R. Michael Van Dam, Ph.D.
CNSI 4310 / CNSI 2211 / CNSI 2149
Positions & Affiliations:
Professor and Vice Chair, Molecular and Medical Pharmacology; Co-Associate Director, Crump Institute for Molecular Imaging; Director, Crump Cyclotron and Radiochemistry Technology Center
Faculty, Bioengineering; Faculty, Physics in Biology and Medicine Interdepartmental Graduate Program; Member, CNSI; Member, JCCC
My group is broadly interested in developing technologies that can facilitate the study of cancer and other diseases and accelerate the discovery and development of new drugs or cell-based therapies. We are particularly focused on the benefits of in vivo molecular imaging via positron-emission tomography (PET), which can be used to visualize and quantify the distribution of certain receptors or markers throughout the body, or measure the rate of certain metabolic processes.

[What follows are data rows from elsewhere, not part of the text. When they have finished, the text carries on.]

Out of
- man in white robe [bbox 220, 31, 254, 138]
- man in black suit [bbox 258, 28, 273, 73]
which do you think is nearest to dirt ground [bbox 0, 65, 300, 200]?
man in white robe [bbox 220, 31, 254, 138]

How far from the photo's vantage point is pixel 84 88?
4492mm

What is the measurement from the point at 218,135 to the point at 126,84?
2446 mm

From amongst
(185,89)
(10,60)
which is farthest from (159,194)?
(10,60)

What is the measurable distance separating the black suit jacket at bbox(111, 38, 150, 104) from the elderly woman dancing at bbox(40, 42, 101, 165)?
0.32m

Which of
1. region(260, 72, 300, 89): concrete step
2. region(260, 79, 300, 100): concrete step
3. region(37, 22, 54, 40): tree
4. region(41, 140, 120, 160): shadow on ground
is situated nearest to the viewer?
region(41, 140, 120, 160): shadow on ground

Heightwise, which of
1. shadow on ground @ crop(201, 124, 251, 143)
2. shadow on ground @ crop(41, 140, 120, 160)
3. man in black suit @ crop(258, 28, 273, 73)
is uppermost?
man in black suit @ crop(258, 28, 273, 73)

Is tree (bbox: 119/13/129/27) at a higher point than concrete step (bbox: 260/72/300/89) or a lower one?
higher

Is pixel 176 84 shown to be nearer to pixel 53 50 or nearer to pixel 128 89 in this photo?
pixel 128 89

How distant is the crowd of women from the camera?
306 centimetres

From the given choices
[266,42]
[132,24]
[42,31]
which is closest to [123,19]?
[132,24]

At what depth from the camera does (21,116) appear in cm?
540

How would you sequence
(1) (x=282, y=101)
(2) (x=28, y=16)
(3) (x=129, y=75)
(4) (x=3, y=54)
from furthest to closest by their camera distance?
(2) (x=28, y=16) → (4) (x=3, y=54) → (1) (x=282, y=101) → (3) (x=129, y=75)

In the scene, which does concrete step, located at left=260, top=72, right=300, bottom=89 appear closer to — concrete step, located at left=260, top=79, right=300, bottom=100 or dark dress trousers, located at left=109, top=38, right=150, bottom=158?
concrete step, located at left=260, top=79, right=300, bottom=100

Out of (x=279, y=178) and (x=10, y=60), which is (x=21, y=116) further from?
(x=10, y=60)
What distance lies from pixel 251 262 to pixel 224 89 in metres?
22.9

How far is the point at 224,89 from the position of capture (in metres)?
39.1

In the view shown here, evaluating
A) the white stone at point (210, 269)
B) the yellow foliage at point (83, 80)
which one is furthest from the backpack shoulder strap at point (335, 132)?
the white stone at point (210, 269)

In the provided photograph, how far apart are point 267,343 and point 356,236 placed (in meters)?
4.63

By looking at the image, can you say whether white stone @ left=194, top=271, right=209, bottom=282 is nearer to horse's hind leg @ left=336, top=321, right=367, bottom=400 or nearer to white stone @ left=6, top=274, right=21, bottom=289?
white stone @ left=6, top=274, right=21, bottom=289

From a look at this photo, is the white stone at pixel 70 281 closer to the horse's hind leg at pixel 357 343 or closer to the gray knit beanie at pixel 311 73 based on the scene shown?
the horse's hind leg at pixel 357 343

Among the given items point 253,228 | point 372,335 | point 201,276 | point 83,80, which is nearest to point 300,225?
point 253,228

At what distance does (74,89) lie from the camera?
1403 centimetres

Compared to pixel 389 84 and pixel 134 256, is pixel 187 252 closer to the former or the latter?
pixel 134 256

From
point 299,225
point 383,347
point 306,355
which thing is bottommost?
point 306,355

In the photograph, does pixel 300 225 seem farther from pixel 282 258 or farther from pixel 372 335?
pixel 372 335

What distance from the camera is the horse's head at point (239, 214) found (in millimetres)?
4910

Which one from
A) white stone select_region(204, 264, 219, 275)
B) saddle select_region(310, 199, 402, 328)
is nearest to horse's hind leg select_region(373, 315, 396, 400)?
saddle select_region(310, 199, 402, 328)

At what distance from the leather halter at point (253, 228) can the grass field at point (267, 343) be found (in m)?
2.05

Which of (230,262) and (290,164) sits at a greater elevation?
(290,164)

Such information can be used to increase our scientific knowledge about disease, provide diagnostic information, monitor response to treatment, or optimize the in vivo properties of new therapies. Though thousands of PET radiopharmaceuticals have been developed to image different receptors and metabolic processes, only a few are routinely available from commercial sources due to the high cost and complexity of manufacturing these short-lived compounds. We strive to overcome this bottleneck by developing simpler, low-cost radiochemistry technologies and methods for the discovery and production of all types of radiopharmaceuticals (PET tracers, SPECT tracers, theranostics). We are developing (i) compact microfluidic radiochemical reactors for rapid, low-cost production of radiopharmaceuticals, (ii) new high-sensitivity instruments and methods for radiopharmaceutical analysis and cell uptake/binding assays, (iii) and novel high-throughput radiochemistry platforms for reaction optimization and radiopharmaceutical discovery. We are also interested in advancing the underlying tools (e.g., microfluidics) frequently used in the lab. We are passionate about making an impact in medicine, and strive to move proof-of-concept technologies into real-world applications through collaborations and commercialization.
Dr. van Dam received his Bachelors degree in Engineering Physics from Queen’s University (Kingston, ON, Canada) and his Masters degree in Computer Engineering from the University of Toronto (Toronto, ON, Canada). He received his PhD in Applied Physics from the California Institute of Technology (Pasadena, CA, USA) where he studied under the direction of Prof. Stephen R. Quake in the area of microfluidics. Afterwards, he completed a Postdoc position at Caltech under the direction of Prof. James R. Heath on microfluidics applied to the synthesis of radiopharmaceuticals, and transitioned to a Senior Scientist role at Siemens Molecular Imaging Biomarker Research (Culver City, CA, USA) to commercialize this work. He joined the UCLA Department of Molecular & Medical Pharmacology in 2007. He is currently a Professor in the Crump Institute for Molecular Imaging, Department of Molecular & Medical Pharmacology, Department of Bioengineering, and the Physics and Biology in Medicine Graduate Program, as well as a Vice Chair of the Department of Molecular & Medical Pharmacology and a Co-Associate Director of the Crump Institute for Molecular Imaging. His research currently focuses on the development of novel, miniaturized technologies to perform multi-step radiosynthesis of radiopharmaceuticals (e.g. PET imaging tracers, theranostic agents), high-sensitivity radiochemical analysis, and instruments and methods for high-throughput radiochemical synthesis and analysis (with applications in synthesis optimization and novel radiopharmaceutical development). He has published over 70 papers and multiple book chapters, and has been granted over 20 patents, related to these discoveries. Dr. van Dam is also a co-founder of Sofie, Inc., which has commercialized a flexible radiosynthesizer technology and intuitive unit-operation-based programming approach developed in his laboratory (ELIXYS FLEX/CHEM and PURE/FORM).